I'm going to discuss a controversial OT law (esp. v20). 
i) Whenever we respond to unbelievers who attack OT ethics, we must constantly remind them that atheism has no basis for human rights. Atheism can't ground objective morality. Moreover, given their reductionistic view of human beings, there's no reason to think humans are the kind of entities entitled to special treatment.
Although it's tedious and repetitive to replay the same broken record, it's necessary so long as unbelievers evade the implications of their own position.
ii) OT laws don't necessarily endorse what they regulate. This is true of law generally. Laws of morality presuppose the existence of evil. Laws can't eradicate evil. At most, they improve the situation. Mitigate evil. The fact that OT law regulates slavery doesn't ipso facto mean it condones slavery. Not every evil can be forbidden. Some well-meaning laws are unenforceable. The best thing some laws can aim for is to limit damage. Make the status quo less harmful. 
iii) Critics needs to be clear on what they find objectionable in this law. Do they find slavery objectionable or corporal punishment? If their primary objection is to slavery, then they'd object to any OT law regulating slavery. They don't object to slavery because it may involve corporal punishment. So their offense at this particular passage is disingenuous.   
iv) "Slavery" is an umbrella term. There were different kinds of "slaves." There were indentured servants. There were war captives. Without repeating what I've said elsewhere, I don't think there's anything intrinsically wrong with indentured service or enslaving enemy combatants. You have to consider the practical alternative in that (or some analogous) situation. 

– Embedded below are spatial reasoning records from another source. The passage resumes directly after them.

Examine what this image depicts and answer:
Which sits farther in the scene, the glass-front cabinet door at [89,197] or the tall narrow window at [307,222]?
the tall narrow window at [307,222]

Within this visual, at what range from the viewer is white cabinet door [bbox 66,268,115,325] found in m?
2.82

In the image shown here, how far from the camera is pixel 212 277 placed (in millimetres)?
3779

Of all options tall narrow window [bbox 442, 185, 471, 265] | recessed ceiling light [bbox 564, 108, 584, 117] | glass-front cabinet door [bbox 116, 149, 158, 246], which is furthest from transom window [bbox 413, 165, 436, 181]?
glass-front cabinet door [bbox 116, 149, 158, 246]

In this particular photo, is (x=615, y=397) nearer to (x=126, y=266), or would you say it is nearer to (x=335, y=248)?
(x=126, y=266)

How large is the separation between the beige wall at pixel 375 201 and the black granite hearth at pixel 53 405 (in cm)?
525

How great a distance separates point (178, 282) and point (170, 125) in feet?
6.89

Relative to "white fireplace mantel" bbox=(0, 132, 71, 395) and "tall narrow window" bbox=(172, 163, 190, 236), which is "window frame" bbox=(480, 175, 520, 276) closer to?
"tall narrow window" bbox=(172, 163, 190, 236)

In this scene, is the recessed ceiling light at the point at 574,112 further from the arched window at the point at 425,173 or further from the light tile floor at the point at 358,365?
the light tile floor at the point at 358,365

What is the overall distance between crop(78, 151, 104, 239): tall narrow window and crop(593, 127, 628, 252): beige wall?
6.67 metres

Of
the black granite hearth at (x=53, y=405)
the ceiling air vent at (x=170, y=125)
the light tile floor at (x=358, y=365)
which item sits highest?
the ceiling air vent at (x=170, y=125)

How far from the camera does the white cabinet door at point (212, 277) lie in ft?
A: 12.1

v) Assuming this verse alludes to corporal punishment, adult corporal punishment is hardly unique to this particular law. It's not as if flogging was reserved for slaves. Adult corporal punishment was a general punishment for various crimes:
“If there is a dispute between men and they come into court and the judges decide between them, acquitting the innocent and condemning the guilty, then if the guilty man deserves to be beaten, the judge shall cause him to lie down and be beaten in his presence with a number of stripes in proportion to his offense. Forty stripes may be given him, but not more, lest, if one should go on to beat him with more stripes than these, your brother be degraded in your sight (Deut 25:1-3).
In principle, a slave master could also be punished by flogging if he committed a crime where that was the usual punishment. Both masters and slaved could be subject to flogging. Masters were not exempt. 
vi) Although commentators tend to assume 21:20 refers to discipline, that's not entirely clear. It occurs in the context of other passages dealing with assault and battery. So it may not refer to corporal punishment at all. 
vii) This statute is actually concerned with protecting slaves from physical abuse. According to scholars, this is unique among ANE law codes. It's not about the rights of the master, but the rights of the slave. It limits the prerogatives of the master. Indeed, an abusive master is subject to legal jeopardy (perhaps the death penalty). So that's a significant deterrent.